Em 1777, quando foi criada a Capitania Geral da Venezuela, pertencente ao Império Espanhol, estabeleceu-se como fronteira oriental entre Espanha e Países Baixos o rio Essequibo, desde sua nascente até sua desembocadura no Oceano Atlântico. Uma vez que não houve qualquer acordo com a República Venezuelana, estabelecida após a independência perante a Espanha, Essequibo pertenceria, de fato, à Venezuela.
O território apenas não pertence hoje ao Estado Venezuelano porque, desde o século XIX, a Grã Bretanha passou a estimular que colonos invadissem as terras localizadas ao oeste do rio Essequibo. Naquele momento, o Império Britânico havia acabado de fazer um acordo com os Países Baixos e, assim, passou a colonizar o território guianês. A ocupação britânica do Essequibo foi, portanto, uma operação para constituir o território que hoje é a Guiana. A Grã-Bretanha roubou o território venezuelano e o anexou contra a vontade do povo venezuelano, que não pode reagir porque aquela era a maior potência militar do mundo à época.
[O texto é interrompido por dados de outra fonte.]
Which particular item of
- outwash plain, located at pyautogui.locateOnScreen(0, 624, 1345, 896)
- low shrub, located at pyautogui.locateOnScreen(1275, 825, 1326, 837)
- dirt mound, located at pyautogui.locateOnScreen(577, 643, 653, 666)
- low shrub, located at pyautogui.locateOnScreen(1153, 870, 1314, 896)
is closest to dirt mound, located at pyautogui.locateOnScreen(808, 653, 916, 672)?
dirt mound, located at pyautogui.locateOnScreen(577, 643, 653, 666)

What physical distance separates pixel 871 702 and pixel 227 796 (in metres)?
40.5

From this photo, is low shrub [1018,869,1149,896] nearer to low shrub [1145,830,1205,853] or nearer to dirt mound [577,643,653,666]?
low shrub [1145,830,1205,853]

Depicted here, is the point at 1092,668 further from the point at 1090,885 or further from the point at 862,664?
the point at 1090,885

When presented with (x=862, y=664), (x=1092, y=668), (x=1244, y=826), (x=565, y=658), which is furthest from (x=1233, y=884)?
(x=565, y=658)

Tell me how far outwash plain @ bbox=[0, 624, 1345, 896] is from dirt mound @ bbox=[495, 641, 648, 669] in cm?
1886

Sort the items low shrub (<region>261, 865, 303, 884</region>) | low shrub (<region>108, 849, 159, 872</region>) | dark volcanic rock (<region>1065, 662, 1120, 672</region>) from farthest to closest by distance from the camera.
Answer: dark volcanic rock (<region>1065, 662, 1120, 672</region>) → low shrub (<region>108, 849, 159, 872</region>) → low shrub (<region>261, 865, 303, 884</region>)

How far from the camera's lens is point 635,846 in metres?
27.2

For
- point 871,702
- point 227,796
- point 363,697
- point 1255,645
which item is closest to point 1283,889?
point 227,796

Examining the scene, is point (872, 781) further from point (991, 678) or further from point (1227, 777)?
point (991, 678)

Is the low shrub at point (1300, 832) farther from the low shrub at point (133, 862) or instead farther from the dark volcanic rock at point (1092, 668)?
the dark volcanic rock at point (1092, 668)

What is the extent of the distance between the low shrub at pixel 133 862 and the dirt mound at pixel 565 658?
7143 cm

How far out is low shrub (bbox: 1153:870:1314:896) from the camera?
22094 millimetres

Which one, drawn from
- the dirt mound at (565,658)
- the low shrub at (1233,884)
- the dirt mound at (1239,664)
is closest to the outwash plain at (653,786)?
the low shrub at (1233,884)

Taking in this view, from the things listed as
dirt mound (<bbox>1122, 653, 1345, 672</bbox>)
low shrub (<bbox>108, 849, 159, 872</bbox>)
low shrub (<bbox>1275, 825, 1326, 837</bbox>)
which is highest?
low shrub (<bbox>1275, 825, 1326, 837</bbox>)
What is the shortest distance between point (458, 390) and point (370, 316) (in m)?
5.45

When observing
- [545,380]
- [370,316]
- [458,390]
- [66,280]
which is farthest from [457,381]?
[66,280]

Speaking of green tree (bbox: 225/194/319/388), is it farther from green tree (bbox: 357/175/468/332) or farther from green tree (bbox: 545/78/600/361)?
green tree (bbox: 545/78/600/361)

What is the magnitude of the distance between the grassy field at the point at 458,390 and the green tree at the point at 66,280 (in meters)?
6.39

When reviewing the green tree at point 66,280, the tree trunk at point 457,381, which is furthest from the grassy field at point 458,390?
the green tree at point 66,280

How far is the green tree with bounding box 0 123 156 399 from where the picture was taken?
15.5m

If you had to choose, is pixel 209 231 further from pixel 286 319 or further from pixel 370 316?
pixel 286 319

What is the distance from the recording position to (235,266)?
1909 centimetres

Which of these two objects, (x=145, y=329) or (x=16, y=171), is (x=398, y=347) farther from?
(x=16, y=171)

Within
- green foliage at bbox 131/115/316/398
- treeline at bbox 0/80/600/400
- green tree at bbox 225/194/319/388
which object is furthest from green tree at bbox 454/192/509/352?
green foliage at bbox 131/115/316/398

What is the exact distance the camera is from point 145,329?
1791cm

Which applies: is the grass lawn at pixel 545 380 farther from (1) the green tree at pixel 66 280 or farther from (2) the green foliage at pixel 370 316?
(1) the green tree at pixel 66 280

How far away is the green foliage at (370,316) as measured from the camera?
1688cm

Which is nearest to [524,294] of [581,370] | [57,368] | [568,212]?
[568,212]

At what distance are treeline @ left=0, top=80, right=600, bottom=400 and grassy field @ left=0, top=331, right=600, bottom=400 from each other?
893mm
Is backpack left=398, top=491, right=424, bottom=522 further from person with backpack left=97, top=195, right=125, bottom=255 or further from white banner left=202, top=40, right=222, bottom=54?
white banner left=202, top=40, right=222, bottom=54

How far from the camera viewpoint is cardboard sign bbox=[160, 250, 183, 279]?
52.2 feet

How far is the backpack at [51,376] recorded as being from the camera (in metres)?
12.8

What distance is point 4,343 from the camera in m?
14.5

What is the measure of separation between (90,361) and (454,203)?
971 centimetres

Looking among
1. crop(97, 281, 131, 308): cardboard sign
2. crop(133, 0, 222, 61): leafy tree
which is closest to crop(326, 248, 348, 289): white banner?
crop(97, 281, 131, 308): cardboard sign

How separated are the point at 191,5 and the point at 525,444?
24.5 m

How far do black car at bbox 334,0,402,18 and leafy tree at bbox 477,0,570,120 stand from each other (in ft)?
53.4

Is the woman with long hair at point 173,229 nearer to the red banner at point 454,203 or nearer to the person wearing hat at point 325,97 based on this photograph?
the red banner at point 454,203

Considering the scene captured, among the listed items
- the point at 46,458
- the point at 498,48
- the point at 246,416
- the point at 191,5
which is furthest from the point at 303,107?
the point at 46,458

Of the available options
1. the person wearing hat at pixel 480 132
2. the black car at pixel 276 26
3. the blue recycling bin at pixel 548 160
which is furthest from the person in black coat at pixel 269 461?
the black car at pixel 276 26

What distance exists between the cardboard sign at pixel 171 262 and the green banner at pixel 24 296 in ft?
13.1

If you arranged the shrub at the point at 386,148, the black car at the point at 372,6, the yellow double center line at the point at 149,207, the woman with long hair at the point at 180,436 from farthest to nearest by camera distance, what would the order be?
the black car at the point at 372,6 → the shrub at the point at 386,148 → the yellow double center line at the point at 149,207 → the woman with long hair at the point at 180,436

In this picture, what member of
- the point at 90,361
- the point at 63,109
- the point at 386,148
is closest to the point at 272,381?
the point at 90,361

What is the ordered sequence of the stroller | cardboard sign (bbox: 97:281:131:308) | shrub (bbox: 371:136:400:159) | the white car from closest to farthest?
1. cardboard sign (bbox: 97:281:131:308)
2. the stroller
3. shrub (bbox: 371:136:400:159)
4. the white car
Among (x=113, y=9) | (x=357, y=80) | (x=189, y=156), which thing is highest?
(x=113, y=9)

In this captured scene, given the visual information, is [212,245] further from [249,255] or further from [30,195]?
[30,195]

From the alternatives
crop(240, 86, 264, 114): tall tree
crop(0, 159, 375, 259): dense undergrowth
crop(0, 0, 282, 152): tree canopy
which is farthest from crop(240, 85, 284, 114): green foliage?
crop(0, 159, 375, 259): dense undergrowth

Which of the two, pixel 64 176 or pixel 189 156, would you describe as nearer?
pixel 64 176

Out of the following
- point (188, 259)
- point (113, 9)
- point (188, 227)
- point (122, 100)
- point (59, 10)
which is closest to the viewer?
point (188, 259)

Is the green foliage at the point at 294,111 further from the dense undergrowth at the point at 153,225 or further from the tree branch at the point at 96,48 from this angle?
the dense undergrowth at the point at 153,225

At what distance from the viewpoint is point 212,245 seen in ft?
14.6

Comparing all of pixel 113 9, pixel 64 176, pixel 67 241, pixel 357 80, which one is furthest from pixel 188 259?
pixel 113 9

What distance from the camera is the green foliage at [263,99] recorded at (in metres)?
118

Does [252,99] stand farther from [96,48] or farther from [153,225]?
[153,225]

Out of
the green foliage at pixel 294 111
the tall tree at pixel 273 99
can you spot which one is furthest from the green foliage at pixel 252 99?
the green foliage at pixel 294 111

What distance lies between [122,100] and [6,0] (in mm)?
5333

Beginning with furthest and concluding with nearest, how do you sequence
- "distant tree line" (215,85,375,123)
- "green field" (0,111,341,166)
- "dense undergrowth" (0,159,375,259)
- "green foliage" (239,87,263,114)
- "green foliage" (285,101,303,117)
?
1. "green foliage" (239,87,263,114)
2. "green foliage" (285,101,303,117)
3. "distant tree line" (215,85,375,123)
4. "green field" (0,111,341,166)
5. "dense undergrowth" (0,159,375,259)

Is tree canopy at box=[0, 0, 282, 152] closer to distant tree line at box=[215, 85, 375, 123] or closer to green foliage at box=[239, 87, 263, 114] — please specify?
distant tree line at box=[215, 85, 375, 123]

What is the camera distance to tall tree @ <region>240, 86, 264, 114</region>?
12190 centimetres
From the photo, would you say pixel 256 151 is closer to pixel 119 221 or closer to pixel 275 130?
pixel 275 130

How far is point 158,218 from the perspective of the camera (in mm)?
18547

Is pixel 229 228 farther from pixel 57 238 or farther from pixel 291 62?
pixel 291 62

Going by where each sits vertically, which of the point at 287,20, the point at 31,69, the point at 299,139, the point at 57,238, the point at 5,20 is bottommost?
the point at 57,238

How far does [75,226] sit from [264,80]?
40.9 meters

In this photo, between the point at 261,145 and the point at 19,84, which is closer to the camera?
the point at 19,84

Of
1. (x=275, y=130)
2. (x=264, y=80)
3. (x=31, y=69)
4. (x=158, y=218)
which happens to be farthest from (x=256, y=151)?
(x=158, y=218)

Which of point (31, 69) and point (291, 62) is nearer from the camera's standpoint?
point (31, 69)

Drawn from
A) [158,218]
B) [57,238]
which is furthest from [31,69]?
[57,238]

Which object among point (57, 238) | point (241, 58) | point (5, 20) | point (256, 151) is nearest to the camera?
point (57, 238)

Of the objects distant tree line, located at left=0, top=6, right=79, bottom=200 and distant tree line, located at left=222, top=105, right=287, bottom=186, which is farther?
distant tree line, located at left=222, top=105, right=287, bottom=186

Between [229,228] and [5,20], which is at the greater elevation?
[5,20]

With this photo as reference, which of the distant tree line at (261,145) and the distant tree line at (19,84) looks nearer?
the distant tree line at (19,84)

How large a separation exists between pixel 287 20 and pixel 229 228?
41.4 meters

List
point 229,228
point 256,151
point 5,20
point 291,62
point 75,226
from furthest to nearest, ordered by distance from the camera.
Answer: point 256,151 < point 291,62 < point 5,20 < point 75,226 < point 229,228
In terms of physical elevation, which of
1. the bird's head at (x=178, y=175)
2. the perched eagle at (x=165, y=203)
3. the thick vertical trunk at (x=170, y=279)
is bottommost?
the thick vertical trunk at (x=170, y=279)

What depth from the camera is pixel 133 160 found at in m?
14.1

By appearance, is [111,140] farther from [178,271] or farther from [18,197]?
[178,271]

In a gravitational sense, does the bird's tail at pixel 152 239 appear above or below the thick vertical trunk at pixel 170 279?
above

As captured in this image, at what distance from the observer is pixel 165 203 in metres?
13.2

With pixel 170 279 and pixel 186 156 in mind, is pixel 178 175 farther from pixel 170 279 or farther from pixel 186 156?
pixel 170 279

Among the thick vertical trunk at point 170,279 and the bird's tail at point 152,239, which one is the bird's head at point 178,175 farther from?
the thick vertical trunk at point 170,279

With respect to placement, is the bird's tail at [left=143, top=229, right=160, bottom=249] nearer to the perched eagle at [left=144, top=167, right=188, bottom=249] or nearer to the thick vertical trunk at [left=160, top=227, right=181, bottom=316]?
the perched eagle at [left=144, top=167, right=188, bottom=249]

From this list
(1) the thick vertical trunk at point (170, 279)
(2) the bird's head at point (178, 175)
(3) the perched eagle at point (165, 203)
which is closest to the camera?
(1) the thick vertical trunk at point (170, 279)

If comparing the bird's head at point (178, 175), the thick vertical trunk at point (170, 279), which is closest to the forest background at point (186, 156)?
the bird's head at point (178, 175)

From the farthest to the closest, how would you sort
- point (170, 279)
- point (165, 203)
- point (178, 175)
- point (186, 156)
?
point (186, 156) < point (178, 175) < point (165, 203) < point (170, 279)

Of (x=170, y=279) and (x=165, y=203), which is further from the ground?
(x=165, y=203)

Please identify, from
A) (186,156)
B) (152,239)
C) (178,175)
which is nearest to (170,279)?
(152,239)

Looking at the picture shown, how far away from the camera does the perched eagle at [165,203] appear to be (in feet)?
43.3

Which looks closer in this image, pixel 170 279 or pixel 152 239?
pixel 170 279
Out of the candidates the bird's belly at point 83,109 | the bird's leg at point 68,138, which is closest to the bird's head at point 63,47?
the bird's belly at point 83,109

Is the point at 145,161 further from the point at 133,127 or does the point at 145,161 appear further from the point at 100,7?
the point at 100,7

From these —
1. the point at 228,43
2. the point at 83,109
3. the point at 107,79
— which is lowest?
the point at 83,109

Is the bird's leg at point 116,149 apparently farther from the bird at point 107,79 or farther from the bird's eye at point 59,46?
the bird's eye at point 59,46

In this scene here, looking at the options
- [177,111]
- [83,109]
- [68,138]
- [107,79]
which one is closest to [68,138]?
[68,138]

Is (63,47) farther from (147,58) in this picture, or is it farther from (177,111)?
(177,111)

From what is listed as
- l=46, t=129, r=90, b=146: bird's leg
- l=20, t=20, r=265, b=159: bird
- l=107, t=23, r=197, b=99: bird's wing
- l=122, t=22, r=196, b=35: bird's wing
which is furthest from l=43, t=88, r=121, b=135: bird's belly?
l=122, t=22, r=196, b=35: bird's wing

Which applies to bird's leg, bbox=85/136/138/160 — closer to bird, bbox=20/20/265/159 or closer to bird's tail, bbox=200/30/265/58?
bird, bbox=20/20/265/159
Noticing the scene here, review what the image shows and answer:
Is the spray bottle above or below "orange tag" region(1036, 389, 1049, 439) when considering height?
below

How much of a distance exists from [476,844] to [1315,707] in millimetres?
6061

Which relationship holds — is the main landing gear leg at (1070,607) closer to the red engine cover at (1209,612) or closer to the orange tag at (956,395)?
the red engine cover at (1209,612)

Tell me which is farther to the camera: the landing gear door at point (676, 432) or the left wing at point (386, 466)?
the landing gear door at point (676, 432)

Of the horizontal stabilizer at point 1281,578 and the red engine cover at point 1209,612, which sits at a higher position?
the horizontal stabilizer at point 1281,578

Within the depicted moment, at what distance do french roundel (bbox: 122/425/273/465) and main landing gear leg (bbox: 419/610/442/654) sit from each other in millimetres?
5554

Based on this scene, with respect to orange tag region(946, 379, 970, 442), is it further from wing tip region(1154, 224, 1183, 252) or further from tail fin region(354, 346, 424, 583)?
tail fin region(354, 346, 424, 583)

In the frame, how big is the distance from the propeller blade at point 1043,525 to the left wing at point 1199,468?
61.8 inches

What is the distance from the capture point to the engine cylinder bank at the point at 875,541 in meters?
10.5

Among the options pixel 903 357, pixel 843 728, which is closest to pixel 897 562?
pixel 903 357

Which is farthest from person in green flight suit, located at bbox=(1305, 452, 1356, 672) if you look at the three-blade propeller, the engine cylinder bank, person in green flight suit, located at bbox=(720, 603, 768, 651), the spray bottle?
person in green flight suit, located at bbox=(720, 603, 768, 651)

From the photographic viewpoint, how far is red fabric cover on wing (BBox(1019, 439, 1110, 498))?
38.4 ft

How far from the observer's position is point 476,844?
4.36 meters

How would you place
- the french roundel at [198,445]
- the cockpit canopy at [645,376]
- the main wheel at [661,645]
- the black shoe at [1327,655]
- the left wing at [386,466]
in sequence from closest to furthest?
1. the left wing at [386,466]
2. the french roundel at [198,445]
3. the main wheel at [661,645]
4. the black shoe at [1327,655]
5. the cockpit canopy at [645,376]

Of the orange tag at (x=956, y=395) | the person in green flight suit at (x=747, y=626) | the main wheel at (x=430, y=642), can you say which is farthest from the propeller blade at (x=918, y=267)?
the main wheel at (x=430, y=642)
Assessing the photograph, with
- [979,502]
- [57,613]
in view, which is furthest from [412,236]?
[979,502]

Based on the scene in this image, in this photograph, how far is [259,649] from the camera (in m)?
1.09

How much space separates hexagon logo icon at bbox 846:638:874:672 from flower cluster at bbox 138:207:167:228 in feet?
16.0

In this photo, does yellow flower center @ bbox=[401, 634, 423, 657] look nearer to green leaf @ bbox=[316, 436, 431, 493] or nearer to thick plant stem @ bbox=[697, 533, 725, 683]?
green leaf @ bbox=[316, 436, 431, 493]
Os britânicos, durante todo o século XIX, tentaram impor uma série de acordos para que Essequibo fosse reconhecida como parte de seu território – tais acordos, no entanto, foram negados pelos venezuelanos. Em 1899, finalmente, estabeleceu-se o Laudo Arbitral de Paris, um documento diplomático em favor da Grã-Bretanha. O documento, no entanto, era uma fraude. A princípio, deveriam participar de sua formulação dois ingleses, dois venezuelanos e um representante de um país “neutro”. No final das contas, a Venezuela foi “representada” por dois norte-americanos.
A decisão causou grande revolta entre os venezuelanos. “Surpresa inexplicável”, afirmou Dr. José María Rojas, Agente do Governo da Venezuela perante o Tribunal Arbitral. “O que nunca seremos capazes de saber é a razão que o Sr. De Martens para proceder assim”, afirmou, referindo-se ao presidente do Tribunal. Um jornal francês à época declarou: “o conceito de Tribunal Arbitral não deve ser confundido com o do Tribunal Arbitrário”. Em 1907, o Brasil, através de seu embaixador na Segunda Conferência de Paz de Haia, expressou a esse respeito que uma injustiça havia sido cometida contra a Venezuela.
A histeria sobre uma possível “invasão” da Venezuela ou os clamores em torno do “respeito ao direito internacional”, portanto, não podem ser visto como outra coisa que pura hipocrisia. A operação que resultou no “reconhecimento” de Essequibo como parte de um Império estrangeiro à América Latina foi uma fraude e deve ser tratada como tal.